**PASSAGE:**
Does shipping need to optimize routes for the delivery of goods to reduce costs and get them to customers faster? Or maybe AI could enable predictive maintenance of factory equipment, increasing uptime and lengthening the useful life of critical machines. Is the supply chain a priority? AI can assist with managing a multi-sourcing strategy to increase resilience in the face of shortages and volatility. Or perhaps your greatest need is to accurately forecast demand, so you don’t end up with excess inventory or not enough supply to fill all your customer orders.

The most successful transformative projects begin with identifying where AI could have the greatest impact first and then crafting a strategy to attain the desired business outcome. To succeed, AI must be supported by four fundamental pillars:

  • the right people
  • the right processes
  • the right systems
  • the right data.

The Right People

AI is a complex technology, and getting full value from it requires a mix of specialized skills, beginning with a data scientist or data analyst. AI requires a great deal of relevant data, formatted for its use in order to train and produce accurate insights. The AI must be closely managed to ensure that biases do not creep in over time that skew the accuracy of its predictions.

**TASK STATEMENT:**
In the passage on putting AI to work in business, what four pillars must support AI for it to succeed?

**DATA SHOWN:**

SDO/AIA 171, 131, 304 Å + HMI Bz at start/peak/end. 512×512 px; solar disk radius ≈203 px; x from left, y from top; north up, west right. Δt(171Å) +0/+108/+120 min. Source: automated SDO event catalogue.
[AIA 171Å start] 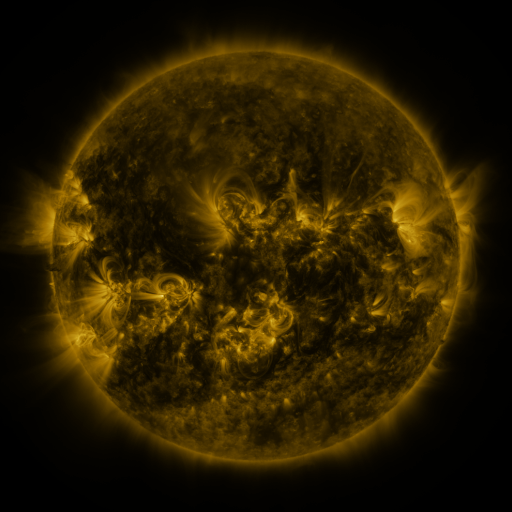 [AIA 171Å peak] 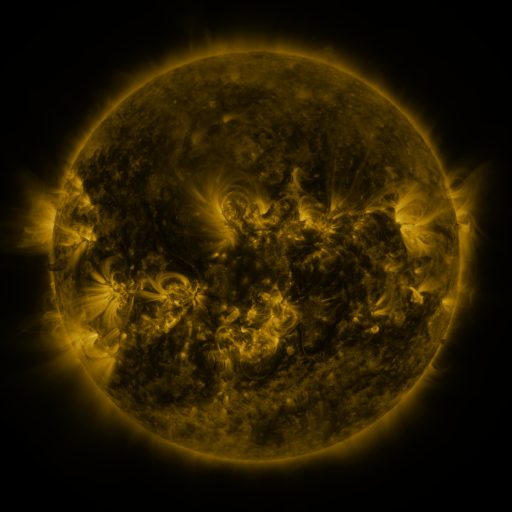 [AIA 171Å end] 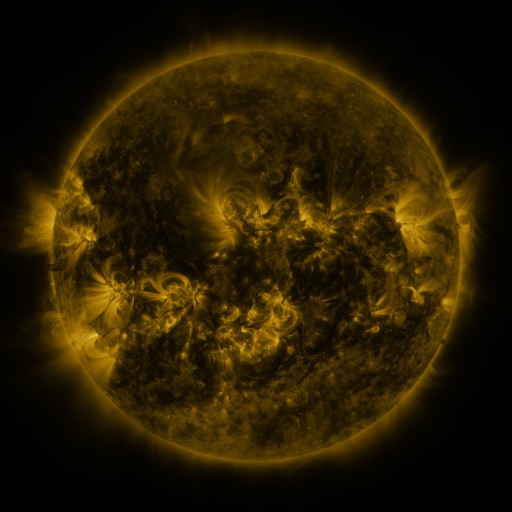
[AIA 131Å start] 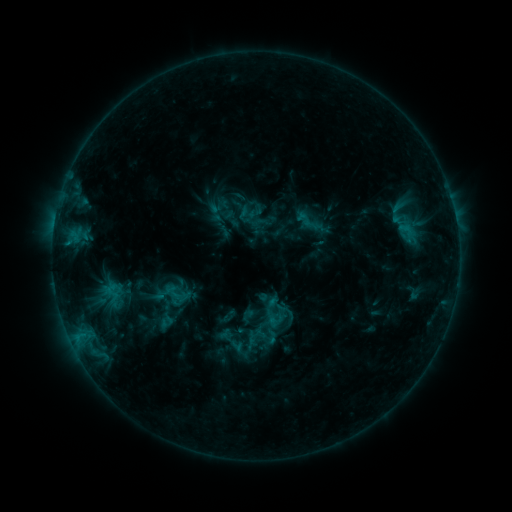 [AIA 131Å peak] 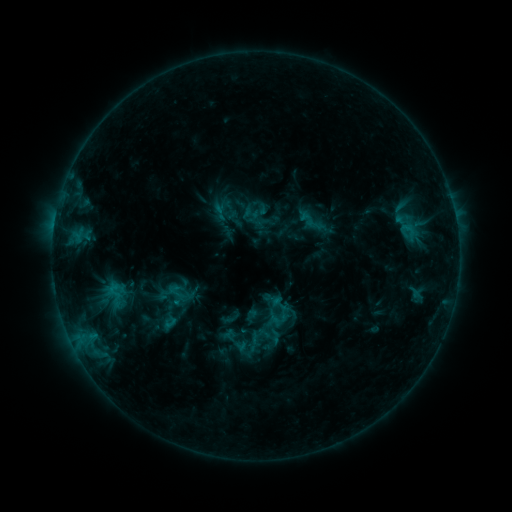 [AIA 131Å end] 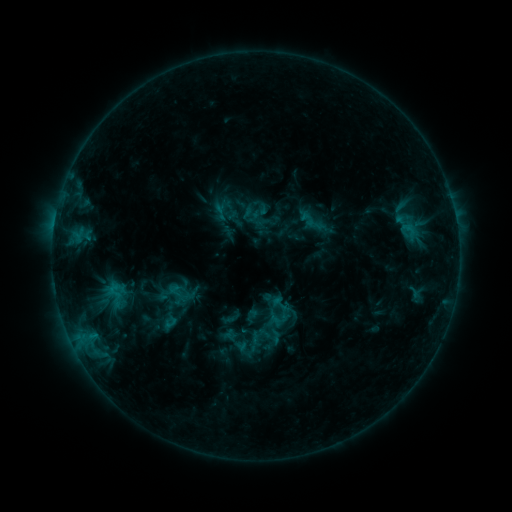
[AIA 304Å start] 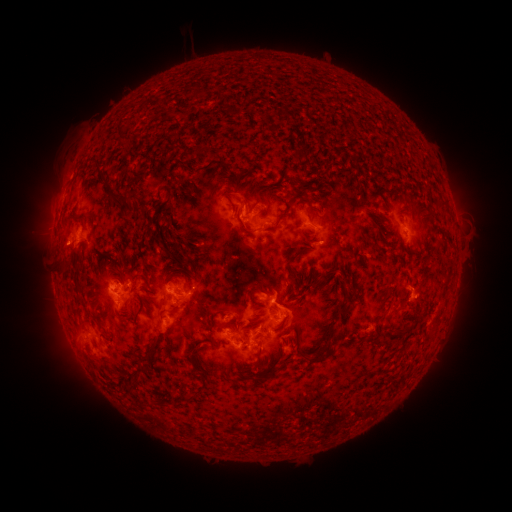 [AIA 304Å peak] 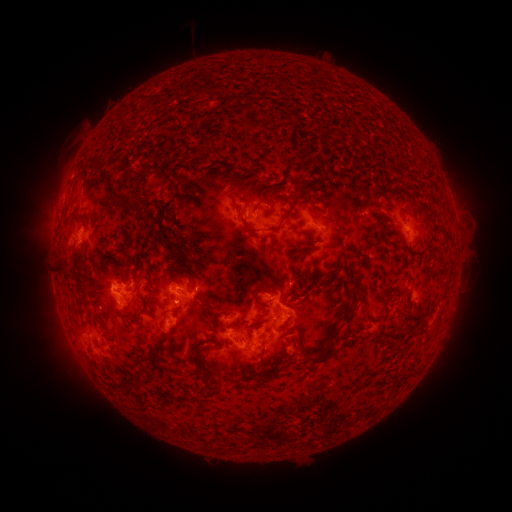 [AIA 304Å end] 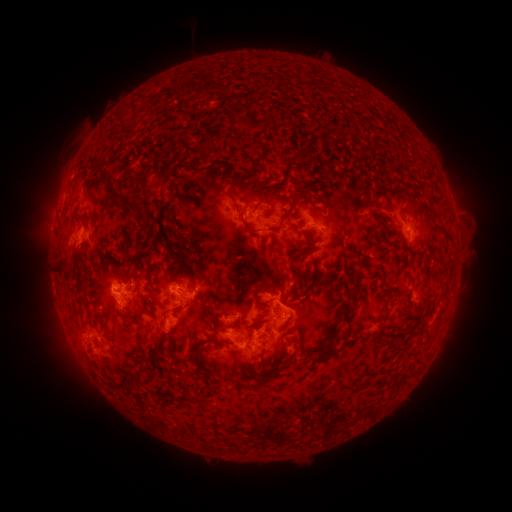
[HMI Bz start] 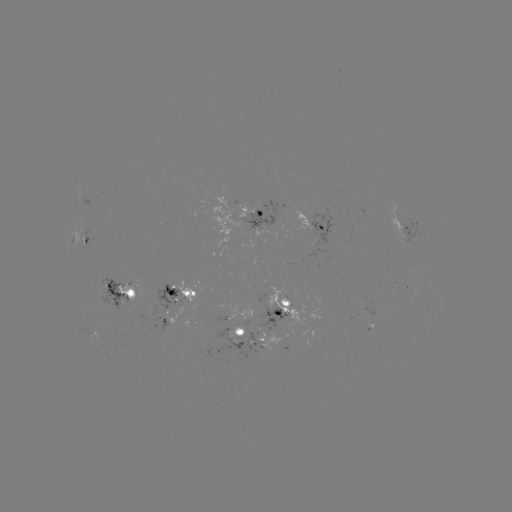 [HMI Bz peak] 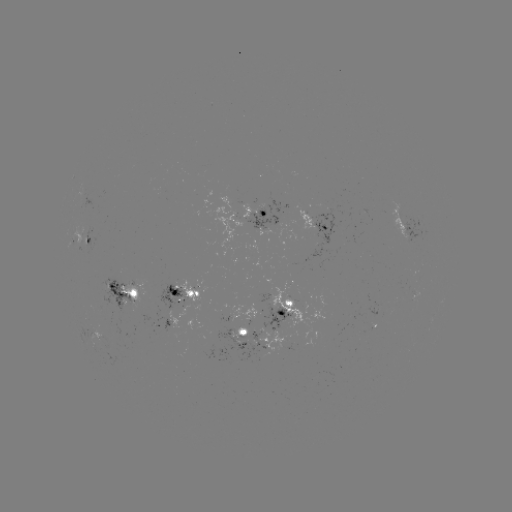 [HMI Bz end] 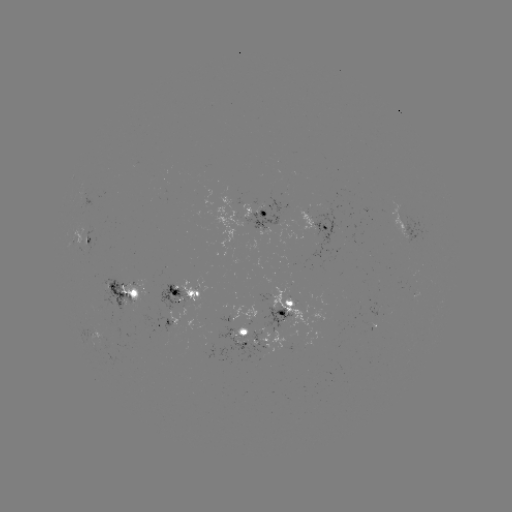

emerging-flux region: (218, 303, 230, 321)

**THE ANSWER:**
The right people, the right processes, the right systems, and the right data.